In the thread below on switching Shiki's JS engine, rewrite the paragraph beginning "However, one problem with these numbers" as a short bulleted list that keeps its main facts.

** begin Passage provided **

Switch JS engine to Oniguruma-To-ES for much improved emulation

slevithan commented 3 weeks ago

I've just released Oniguruma-To-ES, based on our previous conversation #762. There's room for improvement, but it's already very solid, and it includes detailed documentation (and a demo page). Adopting it would put Shiki on a solid path to being able to use the JS engine by default in the future if you want to, and not have to label it as experimental.

Compatibility report

The JS regex engine compatibility report currently says 176 supported, 23 mismatched, and 15 unsupported. Running it with Oniguruma-To-ES v0.1 with "loose" accuracy gives: 178 supported, 18 mismatched, and 18 unsupported (but see below for why this should be higher).

return toRegExp(pattern, {
  accuracy: 'loose',
  global: true,
  hasIndices: true,
  tmGrammar: true,
})

(Note: "loose" makes its \G handling simply set sticky when it doesn't have an existing emulation strategy for the specific way \G is used, like oniguruma-to-js does. But even when this is on, Oniguruma-To-ES has a lot more strategies for precise \G emulation than the current JS engine.)

However, one problem with these numbers is that Oniguruma-To-ES is throwing for patterns with genuine Oniguruma errors (they include errors by their authors) that Shiki's current JS engine is unable to detect problems for (because they're not errors in JS regexes). In these cases, the current engine is just passing regexes that are invalid in Oniguruma through, whereas appropriate Oniguruma-To-ES errors are preventing this from happening. But vscode-textmate silently fails when the real Oniguruma throws an error! So to account for this difference, let's try the report with forgiving on:

Current engine: 178 supported, 36 mismatched, 0 unsupported.

** end Passage provided **
** begin Supplied data **

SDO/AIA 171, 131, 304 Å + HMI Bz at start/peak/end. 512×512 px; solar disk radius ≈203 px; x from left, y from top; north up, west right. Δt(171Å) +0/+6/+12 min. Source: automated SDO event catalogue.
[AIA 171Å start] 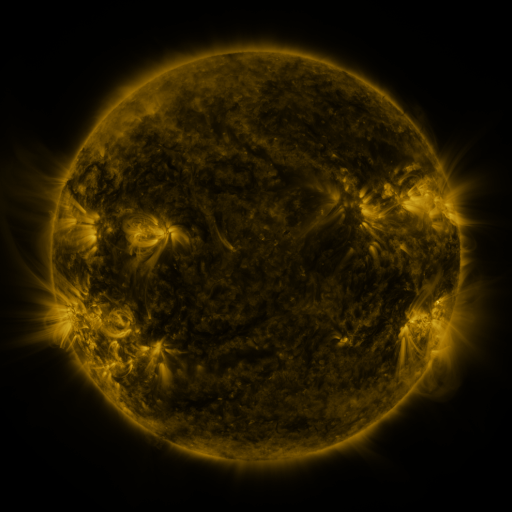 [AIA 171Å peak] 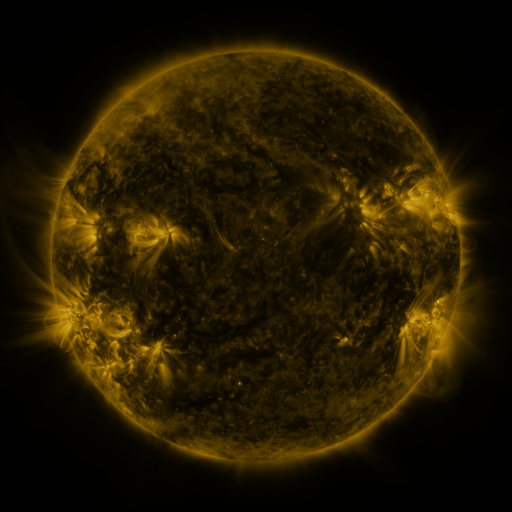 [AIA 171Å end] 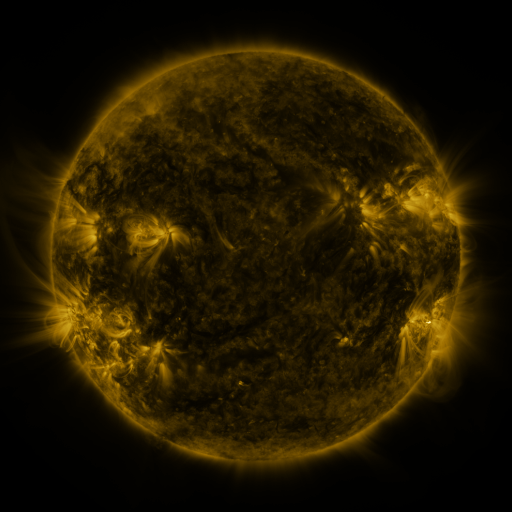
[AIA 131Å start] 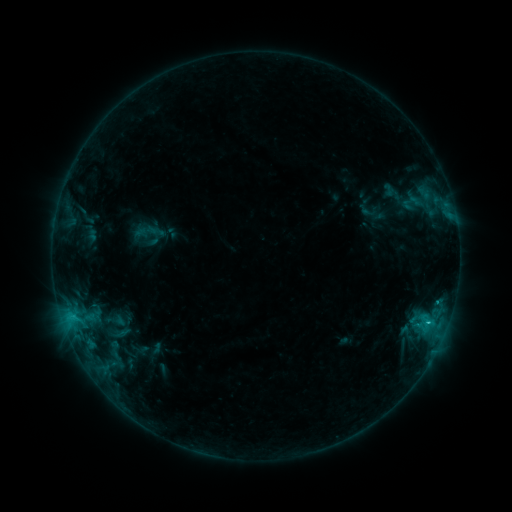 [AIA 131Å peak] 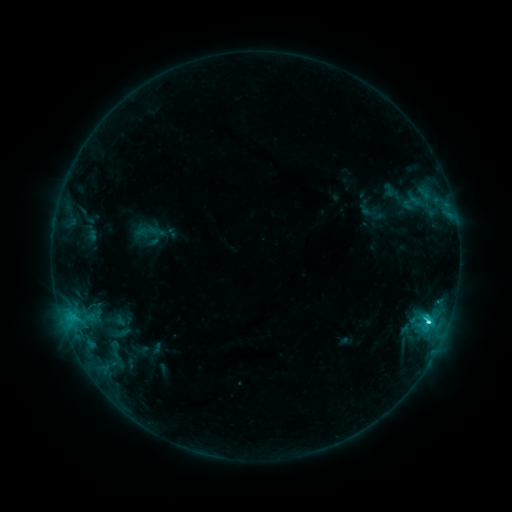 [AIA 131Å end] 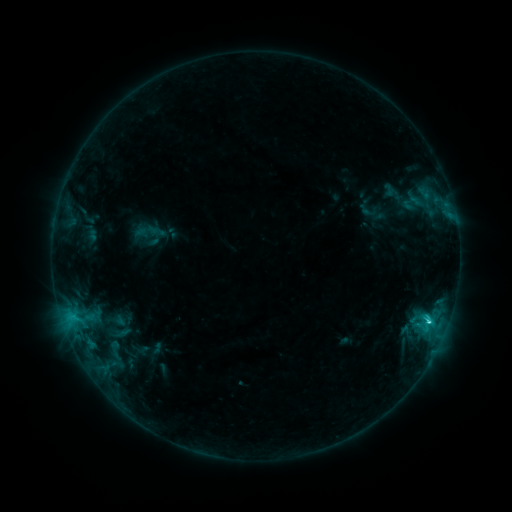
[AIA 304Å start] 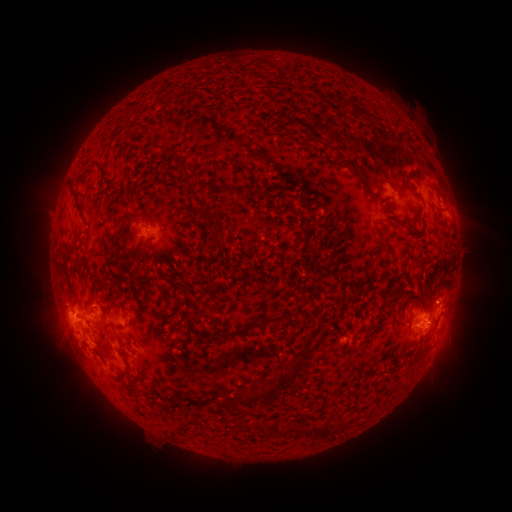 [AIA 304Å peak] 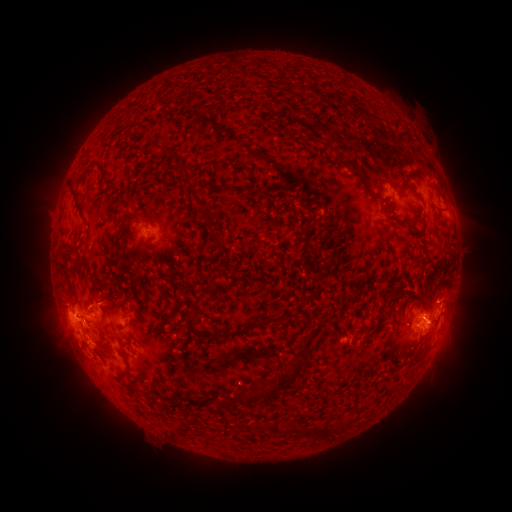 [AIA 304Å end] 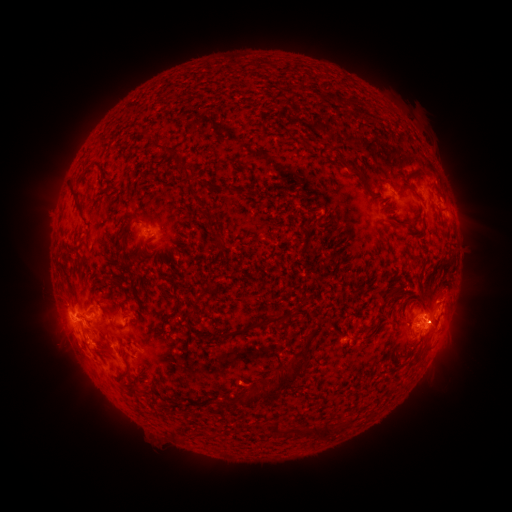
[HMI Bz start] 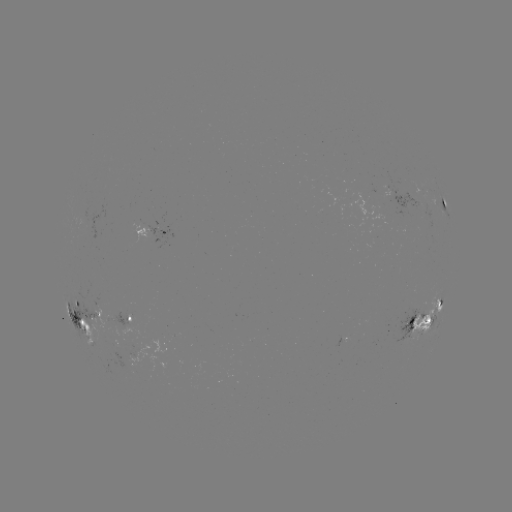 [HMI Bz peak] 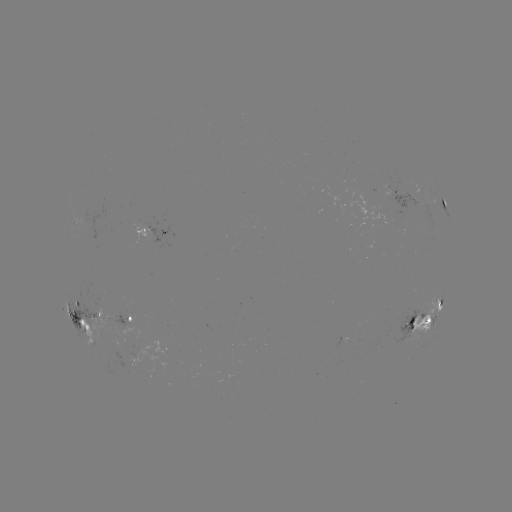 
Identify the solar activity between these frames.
C3.6 flare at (426, 321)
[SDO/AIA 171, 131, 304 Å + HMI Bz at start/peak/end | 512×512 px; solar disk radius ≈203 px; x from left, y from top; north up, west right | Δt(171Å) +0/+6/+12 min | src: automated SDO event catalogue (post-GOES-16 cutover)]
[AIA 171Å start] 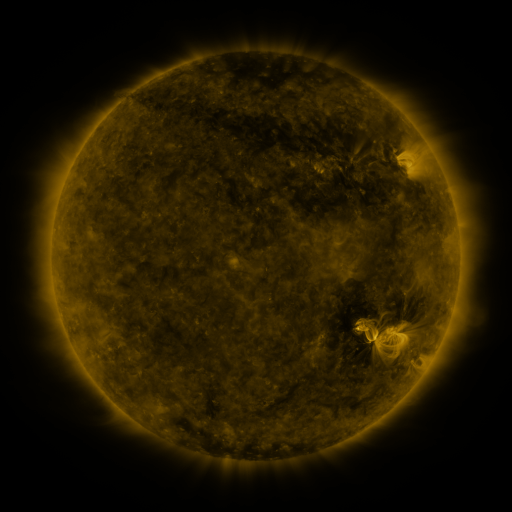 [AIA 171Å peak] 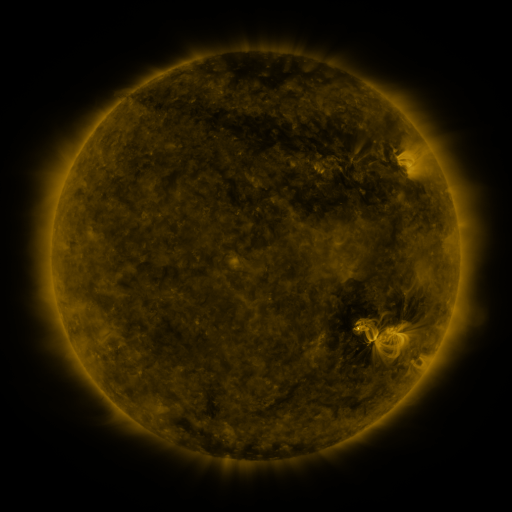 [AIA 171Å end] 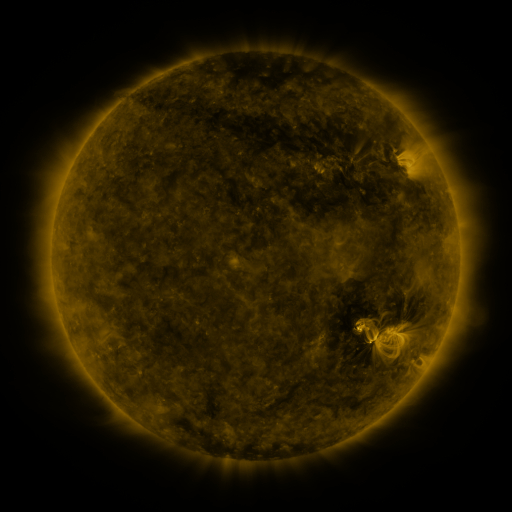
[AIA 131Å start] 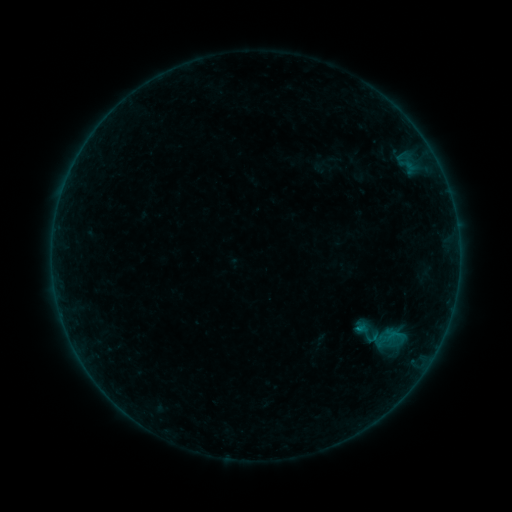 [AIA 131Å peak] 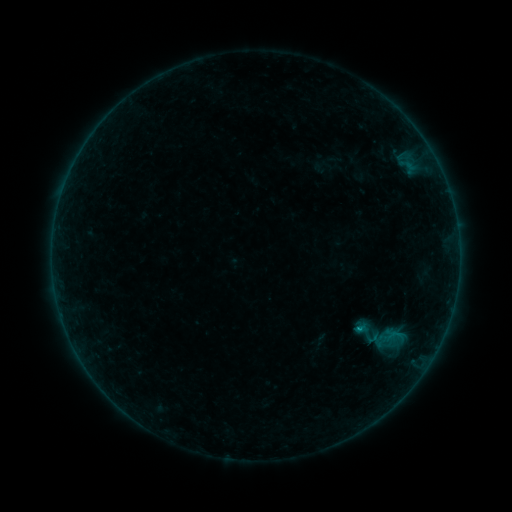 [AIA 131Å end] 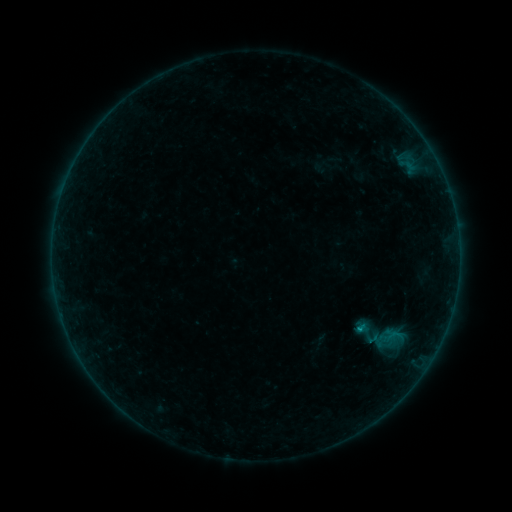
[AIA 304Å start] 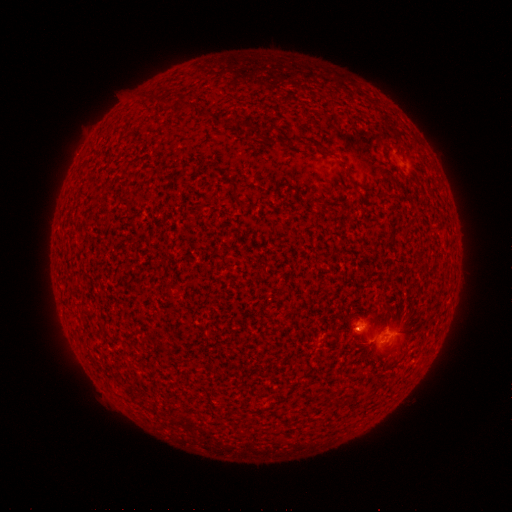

** end Supplied data **

= Response to the task =
- Oniguruma-To-ES throws on patterns with genuine Oniguruma errors, including errors made by their authors.
- Shiki's current JS engine can't detect these problems because they aren't errors in JS regexes, so it passes regexes that are invalid in Oniguruma through.
- The Oniguruma-To-ES errors prevent this.
- vscode-textmate silently fails when the real Oniguruma throws an error.
- To account for this difference, the report is tried again with forgiving on.